When you want to implement some set of changes, you create a Delta (just a markdown doc) to represent it: collect all the specs that apply, list the requirements with their IDs, link everything up in the frontmatter, and elaborate the design changes to ensure they're coherent. This is the implementation guide for agents, and you review it carefully, just like you would your feature spec.
Then you build an Implementation Plan the same way you're used to.
Q: Isn't that all a bit complicated? You have to stitch together context from a bunch of different interlinked specs ...
A: Man, I'm not doing it, I'm way too lazy. An agent can manage it just fine, though.
It's just: kick off a canned prompt, make sure the inputs are correct and the changes make sense together, and then argue with robot about the technical design as usual, until it's a reasonable plan.
Q: What if you need to change the specs to make the design work?
A: Of course. Revise them, and update the Delta.
Q: Ok. And the benefit of all this is ... ?

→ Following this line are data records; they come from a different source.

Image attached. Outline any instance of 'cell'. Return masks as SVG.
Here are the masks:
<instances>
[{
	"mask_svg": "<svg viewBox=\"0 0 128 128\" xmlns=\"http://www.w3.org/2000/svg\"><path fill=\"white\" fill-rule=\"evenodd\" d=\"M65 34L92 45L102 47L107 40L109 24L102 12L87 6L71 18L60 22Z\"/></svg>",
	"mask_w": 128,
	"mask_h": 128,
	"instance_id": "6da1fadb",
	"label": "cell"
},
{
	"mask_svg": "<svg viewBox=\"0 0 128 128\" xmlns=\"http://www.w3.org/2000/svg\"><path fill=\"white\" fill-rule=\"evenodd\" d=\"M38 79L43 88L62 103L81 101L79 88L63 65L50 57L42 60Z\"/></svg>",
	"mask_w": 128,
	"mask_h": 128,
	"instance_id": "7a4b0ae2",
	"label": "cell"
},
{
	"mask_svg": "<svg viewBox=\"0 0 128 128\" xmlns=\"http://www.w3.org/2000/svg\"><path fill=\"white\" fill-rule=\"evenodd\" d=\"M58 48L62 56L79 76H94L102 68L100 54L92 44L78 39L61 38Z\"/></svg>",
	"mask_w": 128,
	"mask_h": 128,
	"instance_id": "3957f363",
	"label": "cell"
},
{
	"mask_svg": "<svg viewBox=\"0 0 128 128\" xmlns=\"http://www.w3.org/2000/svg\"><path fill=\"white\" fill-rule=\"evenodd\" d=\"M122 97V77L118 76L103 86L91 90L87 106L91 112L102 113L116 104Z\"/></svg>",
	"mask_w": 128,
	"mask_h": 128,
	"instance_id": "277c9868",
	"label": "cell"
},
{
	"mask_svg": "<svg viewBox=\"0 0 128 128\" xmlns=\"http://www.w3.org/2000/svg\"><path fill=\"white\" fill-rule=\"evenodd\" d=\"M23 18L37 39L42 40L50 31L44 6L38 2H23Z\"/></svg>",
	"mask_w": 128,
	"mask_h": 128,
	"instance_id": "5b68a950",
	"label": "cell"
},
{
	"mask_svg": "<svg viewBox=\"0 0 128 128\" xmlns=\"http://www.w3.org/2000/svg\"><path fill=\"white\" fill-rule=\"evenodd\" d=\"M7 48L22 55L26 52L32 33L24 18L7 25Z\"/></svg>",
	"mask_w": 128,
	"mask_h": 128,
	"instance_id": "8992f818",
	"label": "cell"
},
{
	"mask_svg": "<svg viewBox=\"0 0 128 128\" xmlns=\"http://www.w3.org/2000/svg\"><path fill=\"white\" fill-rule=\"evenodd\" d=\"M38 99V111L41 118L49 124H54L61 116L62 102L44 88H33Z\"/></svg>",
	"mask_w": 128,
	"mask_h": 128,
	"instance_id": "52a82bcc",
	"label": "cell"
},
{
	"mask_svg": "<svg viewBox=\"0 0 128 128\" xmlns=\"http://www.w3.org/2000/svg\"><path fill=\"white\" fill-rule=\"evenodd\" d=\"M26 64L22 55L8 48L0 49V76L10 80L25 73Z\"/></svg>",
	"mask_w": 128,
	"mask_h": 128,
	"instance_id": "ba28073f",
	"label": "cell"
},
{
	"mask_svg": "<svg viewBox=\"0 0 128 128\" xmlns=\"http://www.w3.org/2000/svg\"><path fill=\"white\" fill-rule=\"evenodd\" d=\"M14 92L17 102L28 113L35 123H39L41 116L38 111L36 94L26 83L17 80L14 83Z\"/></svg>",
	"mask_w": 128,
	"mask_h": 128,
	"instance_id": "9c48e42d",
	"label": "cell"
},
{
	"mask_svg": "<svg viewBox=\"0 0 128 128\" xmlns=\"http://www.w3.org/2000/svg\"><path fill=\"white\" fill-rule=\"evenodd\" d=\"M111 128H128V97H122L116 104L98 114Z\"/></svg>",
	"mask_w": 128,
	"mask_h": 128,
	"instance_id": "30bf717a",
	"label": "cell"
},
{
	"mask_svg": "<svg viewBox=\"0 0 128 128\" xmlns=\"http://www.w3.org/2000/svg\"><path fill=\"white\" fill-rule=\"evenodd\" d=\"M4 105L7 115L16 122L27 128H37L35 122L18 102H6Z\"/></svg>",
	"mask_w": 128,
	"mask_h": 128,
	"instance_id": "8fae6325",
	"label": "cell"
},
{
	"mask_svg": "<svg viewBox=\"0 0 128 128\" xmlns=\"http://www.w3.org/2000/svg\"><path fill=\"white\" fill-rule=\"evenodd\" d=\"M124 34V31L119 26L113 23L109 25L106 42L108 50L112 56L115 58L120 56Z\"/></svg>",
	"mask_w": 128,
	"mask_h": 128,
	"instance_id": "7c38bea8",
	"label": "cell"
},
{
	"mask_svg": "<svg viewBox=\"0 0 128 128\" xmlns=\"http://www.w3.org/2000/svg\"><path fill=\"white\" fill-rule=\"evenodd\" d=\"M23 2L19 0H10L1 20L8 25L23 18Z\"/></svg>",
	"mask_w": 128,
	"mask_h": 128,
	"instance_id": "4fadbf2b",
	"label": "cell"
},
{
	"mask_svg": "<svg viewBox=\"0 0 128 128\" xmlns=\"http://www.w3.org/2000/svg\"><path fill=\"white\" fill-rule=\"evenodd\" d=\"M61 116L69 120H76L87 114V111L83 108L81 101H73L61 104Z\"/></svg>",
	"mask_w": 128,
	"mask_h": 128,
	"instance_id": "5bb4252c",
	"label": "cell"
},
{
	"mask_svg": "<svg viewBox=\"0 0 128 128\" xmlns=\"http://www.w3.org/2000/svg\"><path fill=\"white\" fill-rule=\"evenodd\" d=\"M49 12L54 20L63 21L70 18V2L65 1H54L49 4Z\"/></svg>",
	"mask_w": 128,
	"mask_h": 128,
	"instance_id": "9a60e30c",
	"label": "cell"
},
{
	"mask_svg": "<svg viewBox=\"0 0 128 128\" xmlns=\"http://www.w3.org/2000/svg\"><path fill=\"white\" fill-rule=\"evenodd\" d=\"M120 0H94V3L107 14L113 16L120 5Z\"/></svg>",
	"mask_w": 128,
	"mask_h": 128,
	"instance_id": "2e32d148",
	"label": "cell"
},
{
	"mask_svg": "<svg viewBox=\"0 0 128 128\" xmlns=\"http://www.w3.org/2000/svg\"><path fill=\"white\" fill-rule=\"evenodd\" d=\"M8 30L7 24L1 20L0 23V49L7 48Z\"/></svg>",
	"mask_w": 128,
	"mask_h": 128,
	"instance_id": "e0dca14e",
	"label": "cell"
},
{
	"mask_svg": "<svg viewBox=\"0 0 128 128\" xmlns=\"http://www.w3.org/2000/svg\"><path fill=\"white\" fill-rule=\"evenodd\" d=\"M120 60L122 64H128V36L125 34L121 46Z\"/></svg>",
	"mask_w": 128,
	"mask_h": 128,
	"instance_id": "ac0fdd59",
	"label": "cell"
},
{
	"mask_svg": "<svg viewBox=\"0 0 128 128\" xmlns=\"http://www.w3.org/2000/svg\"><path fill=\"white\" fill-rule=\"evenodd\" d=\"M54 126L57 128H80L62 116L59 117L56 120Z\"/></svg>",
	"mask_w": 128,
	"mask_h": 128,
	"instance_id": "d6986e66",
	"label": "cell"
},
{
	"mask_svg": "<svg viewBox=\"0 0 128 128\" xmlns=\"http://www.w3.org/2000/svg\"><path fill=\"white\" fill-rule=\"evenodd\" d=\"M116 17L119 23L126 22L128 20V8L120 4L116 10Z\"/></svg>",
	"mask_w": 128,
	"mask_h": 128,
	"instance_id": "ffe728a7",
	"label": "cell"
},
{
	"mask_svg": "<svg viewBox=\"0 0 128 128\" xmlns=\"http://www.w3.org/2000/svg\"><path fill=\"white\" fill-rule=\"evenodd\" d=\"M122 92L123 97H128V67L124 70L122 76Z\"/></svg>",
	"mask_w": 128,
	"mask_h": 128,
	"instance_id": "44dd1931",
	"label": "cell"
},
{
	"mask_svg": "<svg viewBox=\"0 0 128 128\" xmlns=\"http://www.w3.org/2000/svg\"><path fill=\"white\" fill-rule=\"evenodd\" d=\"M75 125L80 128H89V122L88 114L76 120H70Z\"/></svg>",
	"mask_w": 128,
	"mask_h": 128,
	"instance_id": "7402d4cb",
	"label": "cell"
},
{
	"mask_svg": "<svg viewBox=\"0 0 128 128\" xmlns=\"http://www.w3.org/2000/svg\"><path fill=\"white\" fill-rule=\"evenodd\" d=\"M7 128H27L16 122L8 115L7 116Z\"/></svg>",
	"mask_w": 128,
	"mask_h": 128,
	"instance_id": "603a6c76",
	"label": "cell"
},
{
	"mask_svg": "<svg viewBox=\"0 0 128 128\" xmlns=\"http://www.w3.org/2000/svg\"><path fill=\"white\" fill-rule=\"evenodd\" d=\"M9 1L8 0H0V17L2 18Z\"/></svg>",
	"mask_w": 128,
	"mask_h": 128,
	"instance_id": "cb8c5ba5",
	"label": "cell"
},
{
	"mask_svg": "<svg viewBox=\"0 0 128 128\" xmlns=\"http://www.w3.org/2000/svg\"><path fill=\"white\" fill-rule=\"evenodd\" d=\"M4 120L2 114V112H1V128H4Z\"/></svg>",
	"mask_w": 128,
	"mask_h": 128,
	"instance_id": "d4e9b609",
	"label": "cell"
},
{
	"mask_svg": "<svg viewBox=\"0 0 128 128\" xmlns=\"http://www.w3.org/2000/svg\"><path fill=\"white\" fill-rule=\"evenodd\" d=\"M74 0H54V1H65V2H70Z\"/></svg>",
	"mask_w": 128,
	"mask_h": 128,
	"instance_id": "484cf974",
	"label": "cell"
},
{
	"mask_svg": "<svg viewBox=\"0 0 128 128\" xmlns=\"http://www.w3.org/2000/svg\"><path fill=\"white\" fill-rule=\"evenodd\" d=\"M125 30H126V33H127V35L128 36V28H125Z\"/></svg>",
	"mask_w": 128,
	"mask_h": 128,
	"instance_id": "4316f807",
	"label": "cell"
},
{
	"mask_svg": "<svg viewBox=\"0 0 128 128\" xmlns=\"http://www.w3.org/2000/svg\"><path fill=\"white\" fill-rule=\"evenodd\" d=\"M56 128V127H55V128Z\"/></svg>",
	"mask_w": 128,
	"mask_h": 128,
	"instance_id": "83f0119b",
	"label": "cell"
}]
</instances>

A: Well, actually doing what you claimed earlier: primacy of the Spec. It's up to date; you can use it to derive the code. You can actually trust it, understand the entire system with it. You can change it, and have your modifications flow into implementation, and integrate adaptations made along the way. And you can make changes at any scale you want. You could even build something bigger than you can afford to just throw away and boil the South Pacific to regenerate.
Q: Uh huh. And I suppose you've done this already?
A: Are you drunk? You literally just explained what Spec-Driven Development is to me. We've been talking here for exactly as long as I've known about it. I'm just explaining how to improve it.